Skip to main content

Ed Esch

EDWARD ESCH
Our Union and our school district lost a great friend last week. Retired Cleveland Heights High School teacher and coach, Ed Esch, passed away April 12, 2012. He was sixty-nine years old.
First and foremost, Ed was truly a gifted educator. Over the course of his career in Cleveland Heights he taught German, English, and Psychology. He was loved and respected and admired by students, colleagues, and parents.
Ed was a scholarly and learned man whose sense of humor and gregarious personality complimented his intellectual depth. During a difficult period in our 1983 strike Ed learned that the parking lot of a local catholic church was to be an assembly point for strikebreakers. Ed protested to the diocese by citing a 19th century papal encyclical that supported the right of workers to organize.
Ed also served the students of our high school as a football and wrestling coach. Ed’s success as a coach was not a matter of win loss statistics, but rather it was based on the long-lasting relationships he built with students that always placed academics above athletics.

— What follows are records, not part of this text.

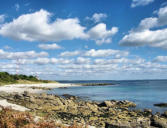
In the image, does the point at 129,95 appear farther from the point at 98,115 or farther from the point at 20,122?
the point at 20,122

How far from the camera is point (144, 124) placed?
53.3 feet

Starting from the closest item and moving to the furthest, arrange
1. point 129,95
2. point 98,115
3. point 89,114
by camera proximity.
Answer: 1. point 98,115
2. point 89,114
3. point 129,95

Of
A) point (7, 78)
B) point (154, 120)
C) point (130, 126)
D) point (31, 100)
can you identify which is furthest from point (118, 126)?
point (7, 78)

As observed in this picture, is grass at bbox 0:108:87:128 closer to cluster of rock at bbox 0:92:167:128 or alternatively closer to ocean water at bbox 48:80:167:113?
cluster of rock at bbox 0:92:167:128

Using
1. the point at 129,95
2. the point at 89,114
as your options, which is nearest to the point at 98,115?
the point at 89,114

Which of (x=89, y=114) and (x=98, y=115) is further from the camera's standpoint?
(x=89, y=114)

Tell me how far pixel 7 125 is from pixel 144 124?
42.9ft

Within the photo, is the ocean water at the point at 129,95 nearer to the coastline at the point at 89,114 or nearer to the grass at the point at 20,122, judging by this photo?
the coastline at the point at 89,114

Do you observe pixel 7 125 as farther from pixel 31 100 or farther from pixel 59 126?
pixel 31 100

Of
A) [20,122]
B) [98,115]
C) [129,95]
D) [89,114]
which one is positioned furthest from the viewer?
[129,95]

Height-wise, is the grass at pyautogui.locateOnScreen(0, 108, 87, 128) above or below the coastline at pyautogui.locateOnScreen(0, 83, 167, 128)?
above

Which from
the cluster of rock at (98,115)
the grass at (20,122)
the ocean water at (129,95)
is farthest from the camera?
the ocean water at (129,95)

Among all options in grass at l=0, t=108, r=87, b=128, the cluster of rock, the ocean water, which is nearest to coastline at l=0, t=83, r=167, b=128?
the cluster of rock

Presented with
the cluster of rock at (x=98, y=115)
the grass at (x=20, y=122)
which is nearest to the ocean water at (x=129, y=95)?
the cluster of rock at (x=98, y=115)
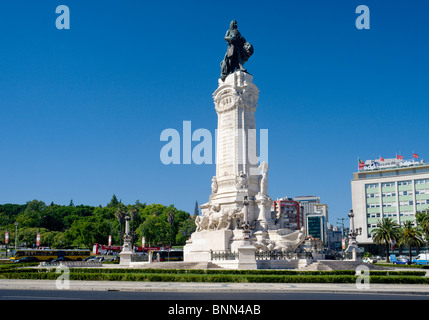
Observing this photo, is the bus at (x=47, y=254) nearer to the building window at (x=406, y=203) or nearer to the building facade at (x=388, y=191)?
the building facade at (x=388, y=191)

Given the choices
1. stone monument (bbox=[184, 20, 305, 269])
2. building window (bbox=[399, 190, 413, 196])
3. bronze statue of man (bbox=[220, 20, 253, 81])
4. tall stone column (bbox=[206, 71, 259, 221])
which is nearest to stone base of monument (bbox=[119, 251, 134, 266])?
stone monument (bbox=[184, 20, 305, 269])

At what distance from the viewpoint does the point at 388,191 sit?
106 meters

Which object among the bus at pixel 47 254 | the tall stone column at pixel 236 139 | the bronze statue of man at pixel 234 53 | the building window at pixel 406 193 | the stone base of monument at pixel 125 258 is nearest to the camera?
the stone base of monument at pixel 125 258

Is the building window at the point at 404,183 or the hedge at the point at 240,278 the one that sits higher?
the building window at the point at 404,183

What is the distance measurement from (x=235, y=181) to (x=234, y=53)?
16560 mm

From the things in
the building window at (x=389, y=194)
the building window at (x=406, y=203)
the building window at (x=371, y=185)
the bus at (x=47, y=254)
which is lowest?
the bus at (x=47, y=254)

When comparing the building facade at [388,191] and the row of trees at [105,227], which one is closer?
the building facade at [388,191]

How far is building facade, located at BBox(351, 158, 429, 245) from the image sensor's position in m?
102

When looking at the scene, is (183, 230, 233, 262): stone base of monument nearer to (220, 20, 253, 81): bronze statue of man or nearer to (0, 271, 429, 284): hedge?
(0, 271, 429, 284): hedge

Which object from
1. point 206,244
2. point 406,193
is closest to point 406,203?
point 406,193

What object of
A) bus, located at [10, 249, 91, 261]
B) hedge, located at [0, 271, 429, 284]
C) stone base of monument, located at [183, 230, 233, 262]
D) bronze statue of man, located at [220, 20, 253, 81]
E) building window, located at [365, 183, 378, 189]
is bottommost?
bus, located at [10, 249, 91, 261]

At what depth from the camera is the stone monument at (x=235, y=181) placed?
42562 mm

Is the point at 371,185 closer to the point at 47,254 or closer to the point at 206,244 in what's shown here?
the point at 206,244

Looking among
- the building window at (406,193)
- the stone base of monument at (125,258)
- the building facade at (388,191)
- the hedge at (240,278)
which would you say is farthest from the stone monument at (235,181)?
the building window at (406,193)
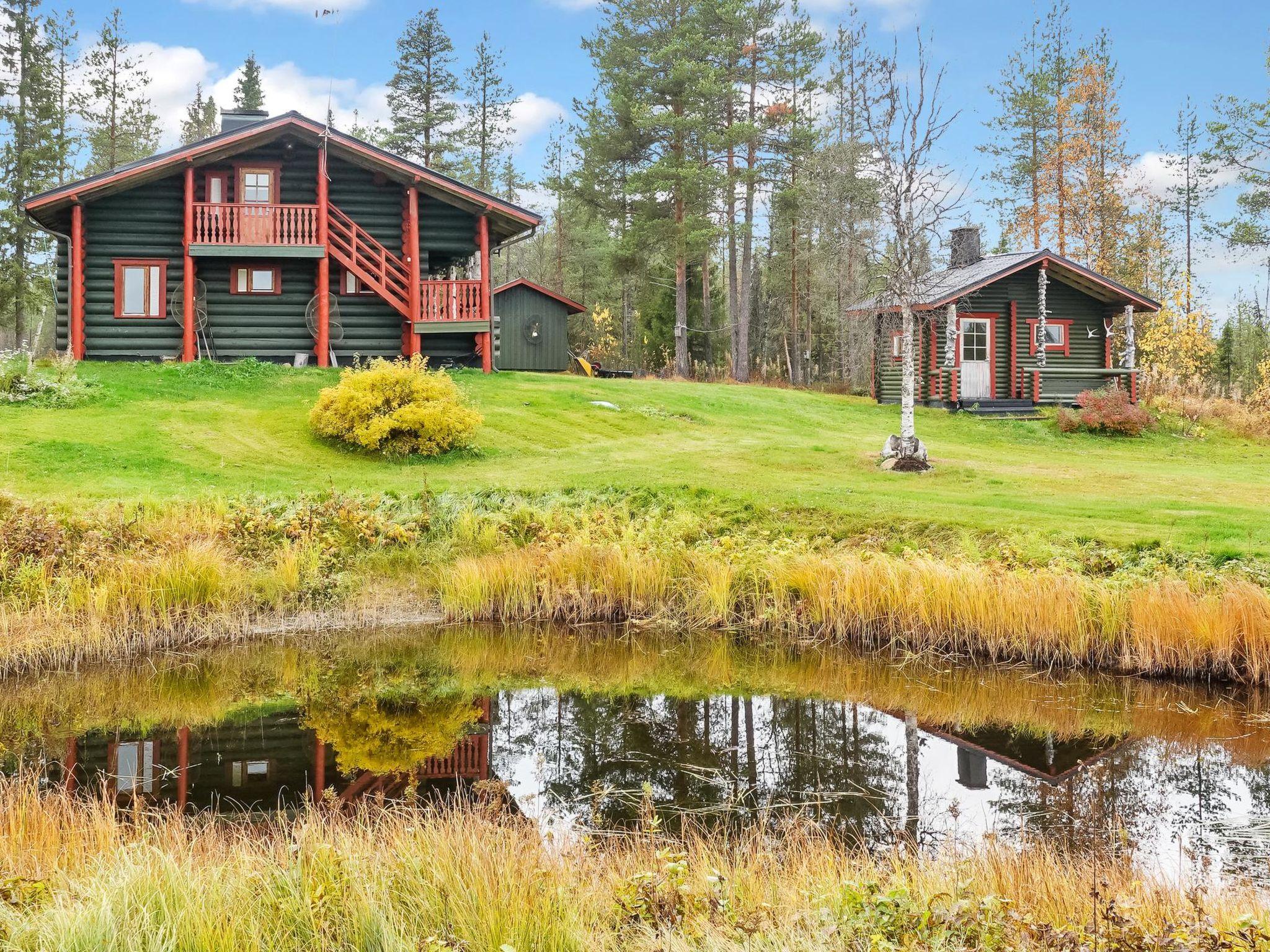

Ed was an ardent Union activist. He served our local as high school chief steward and 3rd Vice-President up until his retirement in 2000. Ed was always there to support, comfort, and advise his high school colleagues. As a member of the first high school TAP Committee he understood the value and need to collaborate, yet he was unrelenting when he encountered injustice. When a high school teacher’s assertion of academic freedom was attacked, it was Ed who led the high school staff in the vote of no confidence in the high school administration.
Family was of utmost importance to Ed. He was a devoted and caring husband, father and grandfather. Ed Esch was one of a kind. He left us way too soon. We extend our sympathies to the family of our brother, Edward Esch.